El cine independiente cubano y sus espacios

El autor propone que el espacio imaginario o distópico se reinventa en el cine independiente cubano perdiendo su obligatoria referencialidad histórica.

Patricia Pérez (izq) y Heidi Hassan en un fotograma de A media voz. En este filme, la idea de reconstruir o reinventar la historia se vuelve esencial, y la revisión del pasado adquiere una dimensión cultural, introspectiva, íntima.

Foto: Archivo IPS Cuba

El surgimiento del cine independiente cubano es un evento social.
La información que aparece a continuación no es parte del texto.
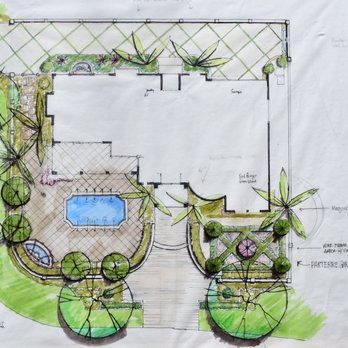 Landscape Design Of A Home In Fort Lauderdale Florida Yelp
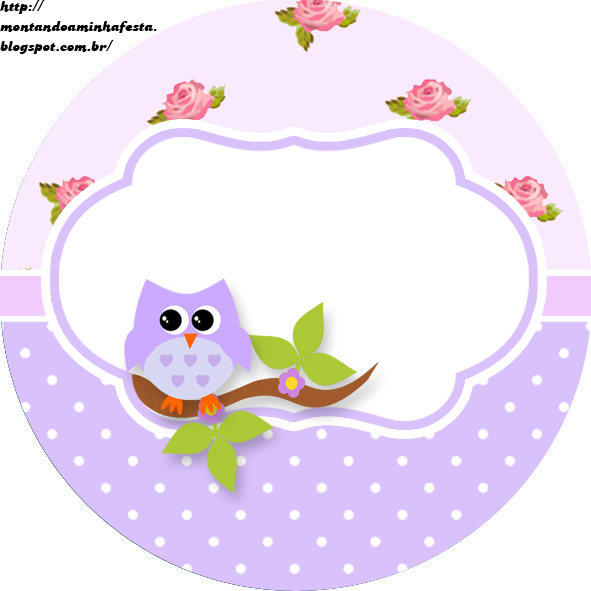 Kit Digital Gratuito Para Imprimir Corujinha Floral Imagem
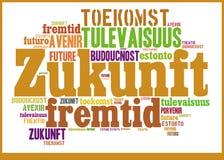 Wort-Wolken-Zukunft in den verschiedenen Sprachen Lizenzfreies Stockbild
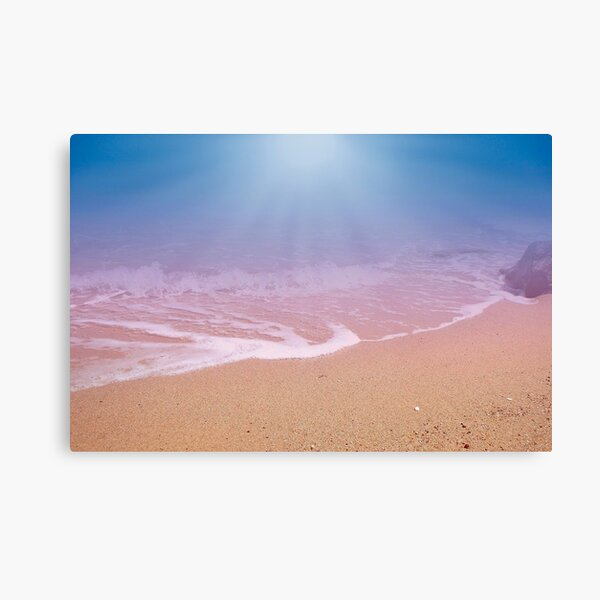 Dreamland Beach and Seashore In The Morning 2 Canvas Print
Su nacimiento está directamente ligado a dos procesos: la restructuración que sufre la sociedad cubana con la crisis del Período Especial (nombre oficial dado a los primeros años de la crisis económica que persiste desde 1991) y el cambio tecnológico que vive el mundo.

Si el primero se manifiesta de forma voraz y vertiginosa, el segundo, en cambio, ocurre de manera parsimoniosa. Por tal motivo no será hasta los albores del siglo XXI cuando el cine emergente se convierta en un fenómeno social: la expresión audiovisual de una sociedad que ha sufrido un trauma económico, político y humano.
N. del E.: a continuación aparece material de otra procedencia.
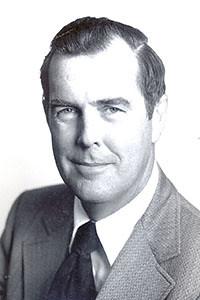 Hardy Edwards, Jr.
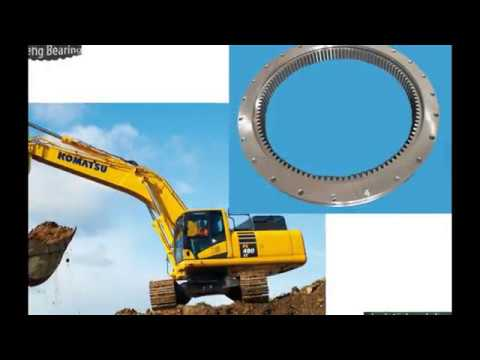 Maanshan Jinheng Slewing Ring Bearing Manufacturer/factory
Es por eso que este cine independiente se actualiza no solo como cine de arte sino también como cine comunitario, y su filmografía abarca desde títulos como Video de familia (Humberto Padrón, 2001, ficc.) y Chamaco (Juan Carlos Cremata, 2010) hasta otros como El milagroso de Santa Elena (Grupo de Aficionados al Cine de Melena del Sur, 2002, ficc.), o La pira (Hugo Navarro, 2013), del cine Club de Nuevitas.

Recientemente, estas producciones comunitarias que nacen de un sector de aficionados al cine y que expresan el imaginario popular de una región o un barrio, ha sido objeto de atención de alguna crítica, como la reunida en la mesa “Kitsch, Camp, Trash, o de como el audiovisual amateur cubano encontró su audiencia”, que organizó la 16ta. Muestra Joven ICAIC en 2018.

La primera gran reforma del cine independiente ha resultado productiva, ya que estableció nuevas estrategias de producción al margen de las instituciones rectoras del audiovisual en Cuba, nuevas negociaciones con esas instituciones y otras maneras de distribución, pues este fenómeno cinematográfico no debe verse desligado de las formas de distribución privadas de audiovisual nacional e internacional en el país. Me refiero a la evolución de la distribución no institucional que va desde los antiguos bancos de películas en VHS y DVD y su evolución al Paquete Semanal (un terabit de información que circula cada siete días por todo el país), hasta el uso de las distintas páginas de internet para promocionar la producción del audiovisual nacional.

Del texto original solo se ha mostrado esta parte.